§ Requirements
Echo the following lines back with no changes at all.

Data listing
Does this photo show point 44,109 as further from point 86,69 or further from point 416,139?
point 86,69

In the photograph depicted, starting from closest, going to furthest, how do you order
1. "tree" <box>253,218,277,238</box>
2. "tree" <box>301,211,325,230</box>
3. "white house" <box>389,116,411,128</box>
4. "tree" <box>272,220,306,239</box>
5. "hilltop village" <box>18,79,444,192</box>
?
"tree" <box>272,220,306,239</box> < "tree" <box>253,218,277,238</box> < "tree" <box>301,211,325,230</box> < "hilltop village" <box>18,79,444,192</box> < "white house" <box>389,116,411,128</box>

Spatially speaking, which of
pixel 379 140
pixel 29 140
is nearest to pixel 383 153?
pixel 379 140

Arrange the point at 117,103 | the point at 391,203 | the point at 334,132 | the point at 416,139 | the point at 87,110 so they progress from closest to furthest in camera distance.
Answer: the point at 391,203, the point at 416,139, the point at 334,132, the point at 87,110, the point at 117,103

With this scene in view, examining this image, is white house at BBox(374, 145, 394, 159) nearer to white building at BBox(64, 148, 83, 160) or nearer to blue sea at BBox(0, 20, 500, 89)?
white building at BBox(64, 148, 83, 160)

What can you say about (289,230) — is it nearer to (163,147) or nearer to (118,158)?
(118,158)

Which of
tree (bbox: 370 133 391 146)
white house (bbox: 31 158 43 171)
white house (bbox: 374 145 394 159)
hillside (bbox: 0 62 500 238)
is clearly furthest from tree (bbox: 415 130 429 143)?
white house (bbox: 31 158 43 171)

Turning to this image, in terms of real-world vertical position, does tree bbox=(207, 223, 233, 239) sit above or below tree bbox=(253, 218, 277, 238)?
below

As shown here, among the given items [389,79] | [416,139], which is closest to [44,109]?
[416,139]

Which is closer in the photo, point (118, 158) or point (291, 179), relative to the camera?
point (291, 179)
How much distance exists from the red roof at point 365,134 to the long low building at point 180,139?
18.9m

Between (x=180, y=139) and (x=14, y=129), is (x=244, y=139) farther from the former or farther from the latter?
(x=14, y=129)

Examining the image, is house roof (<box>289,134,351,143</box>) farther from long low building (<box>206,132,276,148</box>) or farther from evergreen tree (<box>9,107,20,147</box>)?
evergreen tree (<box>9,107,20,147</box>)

§ Solution for this problem
Does this photo show point 44,109 as further from point 86,69 or further from point 416,139?
point 86,69

In the photograph depicted, starting from closest, going to furthest, how do you order
1. "tree" <box>253,218,277,238</box>
2. "tree" <box>301,211,325,230</box>
3. "white house" <box>389,116,411,128</box>
4. "tree" <box>272,220,306,239</box>
5. "hilltop village" <box>18,79,444,192</box>
?
"tree" <box>272,220,306,239</box> < "tree" <box>253,218,277,238</box> < "tree" <box>301,211,325,230</box> < "hilltop village" <box>18,79,444,192</box> < "white house" <box>389,116,411,128</box>

Spatially speaking, which of
pixel 379 140
pixel 29 140
is nearest to pixel 383 153?
pixel 379 140

Arrange the point at 117,103 | the point at 391,203 | the point at 334,132 | the point at 416,139 | the point at 87,110 so they progress from closest to furthest in camera distance.
Answer: the point at 391,203, the point at 416,139, the point at 334,132, the point at 87,110, the point at 117,103

With this scene in view, examining this image, is white house at BBox(374, 145, 394, 159) nearer to white building at BBox(64, 148, 83, 160) or nearer to blue sea at BBox(0, 20, 500, 89)?
white building at BBox(64, 148, 83, 160)

What can you say about (289,230) — is it nearer to (163,147) or nearer to (118,158)?
(118,158)

Which of
tree (bbox: 370 133 391 146)
white house (bbox: 31 158 43 171)
white house (bbox: 374 145 394 159)
hillside (bbox: 0 62 500 238)
is clearly furthest from tree (bbox: 415 130 429 143)?
white house (bbox: 31 158 43 171)

Turning to this image, in terms of real-world vertical position, does tree bbox=(207, 223, 233, 239) sit above or below tree bbox=(253, 218, 277, 238)?
below

As shown here, among the given items [389,79] | [416,139], which is closest to [44,109]?
[416,139]

Which is closer in the photo, point (118, 158) or point (291, 179), relative to the camera?
point (291, 179)
How much distance exists from the red roof at point 365,134 to the long low building at point 180,139?
18.9m

Between (x=180, y=139) and (x=14, y=129), is (x=244, y=139) farther from the former or farther from the latter?
(x=14, y=129)

Examining the image, is house roof (<box>289,134,351,143</box>) farther from long low building (<box>206,132,276,148</box>) or farther from evergreen tree (<box>9,107,20,147</box>)?
evergreen tree (<box>9,107,20,147</box>)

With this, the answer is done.